There is also a lot of statements that talk about how the root cause of the problem is the distribution points are unsanitary.

Joint Monitoring Programme breakdown for water sources in Ethiopia. 86.3% of people have to go to either wells, springs, or taps to get their water in rural Ethiopia. This is further validation that transportation is very common and as mentioned before, will lead to contamination.

This is false. The data clearly shows that throughout the water gathering process, the distribution points have the least contamination. The above chart shows that and so does this:

In a study for improved sources, samples with E. coli counts less than 10 CFU/100ml were as follows: distribution: 165 (88%); in household storage 137 (59%); in drinking cups 91 (49%). The corresponding values for unimproved sources were: distribution 47 (29%); household storage 32 (19%); drinking cups 21 (18%).

- International Water Association

This data shows that for both improved and unimproved sources, water contamination was lowest at distribution and progressively increased throughout the water process. At consumption, for improved sources, only 49% of water samples had lower than 10 CFU/100ml when it started at 88%, that’s a 39% decrease in quality from the distribution to consumption. This is direct evidence that most distribution points have a relatively low level of contamination.

Even if data like this was all false, it still wouldn’t matter.
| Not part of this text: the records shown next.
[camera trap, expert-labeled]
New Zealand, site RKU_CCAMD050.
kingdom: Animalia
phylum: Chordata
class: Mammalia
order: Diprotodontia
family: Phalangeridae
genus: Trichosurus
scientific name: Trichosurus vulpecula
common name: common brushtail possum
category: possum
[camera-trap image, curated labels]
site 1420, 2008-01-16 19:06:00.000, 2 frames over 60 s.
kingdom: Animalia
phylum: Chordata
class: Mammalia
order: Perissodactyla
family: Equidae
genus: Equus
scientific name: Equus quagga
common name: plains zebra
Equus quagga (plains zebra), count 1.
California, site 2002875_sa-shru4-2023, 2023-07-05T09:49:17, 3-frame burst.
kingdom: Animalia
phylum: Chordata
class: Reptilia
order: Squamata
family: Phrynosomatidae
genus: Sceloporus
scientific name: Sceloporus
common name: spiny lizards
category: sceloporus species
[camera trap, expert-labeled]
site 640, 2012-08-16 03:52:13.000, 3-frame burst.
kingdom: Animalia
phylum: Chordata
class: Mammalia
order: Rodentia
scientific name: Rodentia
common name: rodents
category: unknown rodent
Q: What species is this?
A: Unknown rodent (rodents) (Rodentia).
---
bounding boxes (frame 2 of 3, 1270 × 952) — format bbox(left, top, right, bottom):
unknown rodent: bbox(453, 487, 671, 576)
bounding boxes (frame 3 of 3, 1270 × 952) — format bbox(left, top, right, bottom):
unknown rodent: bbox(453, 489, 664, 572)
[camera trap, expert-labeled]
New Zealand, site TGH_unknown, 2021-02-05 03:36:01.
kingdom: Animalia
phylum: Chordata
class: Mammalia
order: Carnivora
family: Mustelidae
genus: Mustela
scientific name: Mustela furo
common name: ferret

The reason is that even if you did try to stop contamination at the distribution level, it would still increase through processes like transportation or storage. Making all your efforts completely pointless because at the end of the day, post-treatment processes are the only ones that have a significant impact on the end result.

Imagine you lived in a country where if you didn’t have issues with water, your sister, brother or mother certainly would. In the developing world, it’s normal for half of the population to lack access to clean water. This is a fundamental breach of basic human rights.

Most people think of our world 100 years into the future expecting some technological dystopia. A world full of AI, VR, IoT, all the buzzwords. But what should be advocated for is a world in which everyone has the most basic human rights on the planet. If we deserve sufficient access to safe drinking water, why shouldn’t they too?

TL;DR

• The water crisis is caused by 2 main root causes, access, and quality. Collectively these two root causes impact 62 million people in Ethiopia(~56% of the population).
• Regardless of the source water being clean or not, data shows that contamination accumulates. These types of variations of data, in general, don’t mean anything because the end results stay the same.
• Some people store their water and others don’t. However, those who store it have significant higher traces of contamination because storage containers are unsanitary and contamination accumlates over a long duration.
• Treatment of the water can significantly reduce contamination, but post-treatment contamination (done because of storage and consumption devices) recontaminates the water, leading to more people falling ill
• Existing methods work, but most aren’t used to solve storage and drinking vessel contamination. Depending on the method, they can be expensive, complicated, inefficient, circumstantial, or time-consuming. This is why people try to combine these solutions.